Making bluffing on the river a successful ride

Our recent column on “The Art of Bluffing” described the two key tactics for successful bluffing – even in low-limit games: (1) Making a huge bet and (2) Using the Esther Bluff (It’s powerful!), reinforced by the Richard B. Reverse Tell.
We also explored tells to avoid so you don’t tip off your opponents when you are bluffing; the importance of your image; and how to play when you suspect an opponent may be bluffing. Today, let’ss ee how you might set the stage for bluffing on the river – so it will be more likely to succeed.
The best payoffs on bluffs are those on the river. (Note: There are also steals on the flop that can be profitable and semi-bluffs, primarily on the turn.) Since bluffing on the river provides the greatest payoff potential, it pays to have set the stage for it. Having a tight image is helpful; then your opponents are more likely to respect your bet on the river, and more likely to respond by folding. How might you best set the stage?
Your River Bluff
Along with several opponents, you saw the flop with suited A-10 of hearts in the hole. Two more hearts fall on the flop. With the turn and the river yet to come, you have a good chance of making the nut flush. There is no pair on the board so a full-house is a very long shot. Three opponents before you bet on the flop; now it’s your turn to declare.
If you raise at this point, you are getting at least 3-to-1 money (pot) odds when they all call your raise vs. less than 2-to-1 card odds against making the nut flush by the river. That’s a Positive Expectation (PE), and a good investment in itself. And, what’s more, you are setting the stage for a bluff on the river in case you don’t connect for the nut flush.
If the turn doesn’t help you, consider further setting the stage for bluffing on the river. Because of your raise on the flop, your opponents respect (maybe even fear) you; they all check to you. Mind you, they have no idea of your hole cards; they can only guess. Since you have a tight image, they are already convinced you have a strong hand – strong enough to raise on the flop!
So you make the big bet. In fact, it’s a semi-bluff. It is possible that all three opponents fold their hands, leaving the pot to you by default. Good bluff! In that case, you have won a modest pot by having set the stage with your raise on the flop. More likely, one or two opponents have connected with a hand that has possibilities: top pair on the board; perhaps even a set; a draw to a straight.
So two opponents decide to see the river with you; they call your turn bet, to see the river.
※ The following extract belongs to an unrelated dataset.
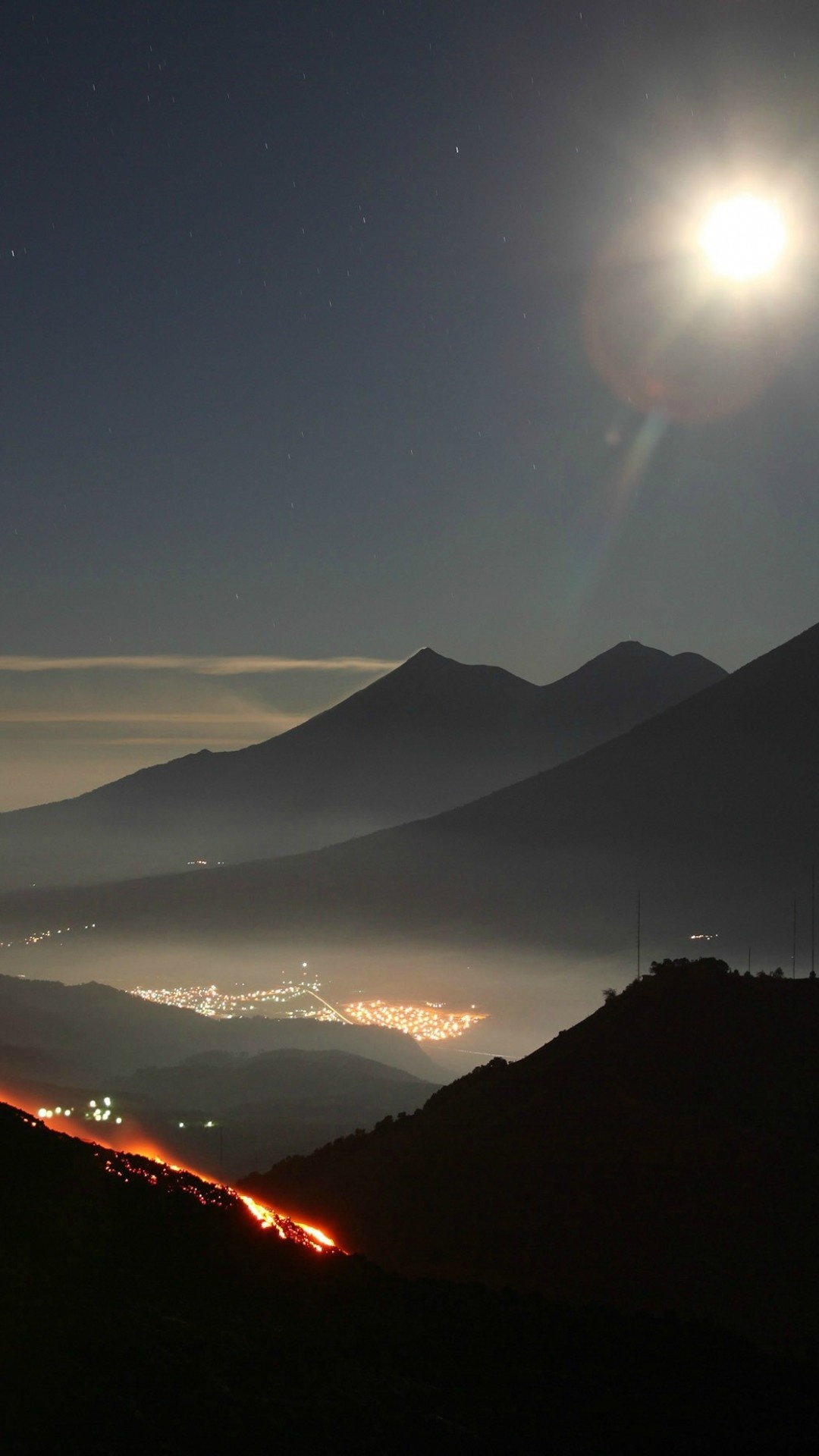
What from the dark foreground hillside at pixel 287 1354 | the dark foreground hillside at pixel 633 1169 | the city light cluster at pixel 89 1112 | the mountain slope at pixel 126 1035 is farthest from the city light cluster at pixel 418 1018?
the dark foreground hillside at pixel 287 1354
Now the dealer slowly reveals the river card. Everyone is focused on watching his hands. Well not everyone; you are watching the reactions of your remaining opponents in the hand. You might be able to pick up a tell or two for important information you can consider in taking your next step.
Of course, you were hoping to catch the nut flush for a powerful hand. (The odds are against it, about 4-to-1; but if you are lucky and make the nut flush, you can bet for value to build your pot.) Three-out-of-four times, you miss it. Now, the wayyou can win this pot is by bluffing out your remaining opponent(s). So once again, you make the Esther Bluff. Having well set the stage, your bluff will succeed about 70 percent of the time. (That’s my observation for low-limit games. It may do even better in no limit games where you can bet as much as “all in.”